I would add that he's on OkCupid with a blip about being in an open relationship and being able to see people on his own (which is not something we had discussed and before the negotiations which clearly got out of control, wasn't something that was without limits). So he's representing himself to others AS if he were poly, but then throwing me at girls afterwards. Which I'm sure I wouldn't appreciate if I were them.

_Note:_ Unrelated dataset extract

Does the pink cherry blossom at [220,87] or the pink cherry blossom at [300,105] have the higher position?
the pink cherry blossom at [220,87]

So another issue here I think is that he tells me I'm keeping tally, but really he's using what I've done (with his foreknowledge and enthusiastic permission) as a way to tell me that I should take what ever he does without issue. And that since 'in practice' so far, he's not dating girls on his own, I should just be fine with not knowing what he wants to do because I should trust him. But he just showed that I can't trust him to tell me things before he does them. And that clearly I can't trust him to communicate clearly his desires with me so that I even know that he wants to do something roughly before he does it.
I also can't trust him to actually want to play with just me sometimes, he doesn't usually think he'll enjoy it until he's doing it. Which confuses me, because it was my understanding that we are interested in the same things. So unless he's not telling me basic things about what he likes, it stands to reason that he doesn't think he'll enjoy playing with me. Which besides the whole "I'll date 6 nights a week if allowed", the thought that he doesn't want to play with me and doesn't enjoy it really quite hurts.
We'll see how another discussion goes - he's on travel this week, so tonight I'll see a shared partner to go to a movie and a drink. I'm trying desperately not to dump our drama on her.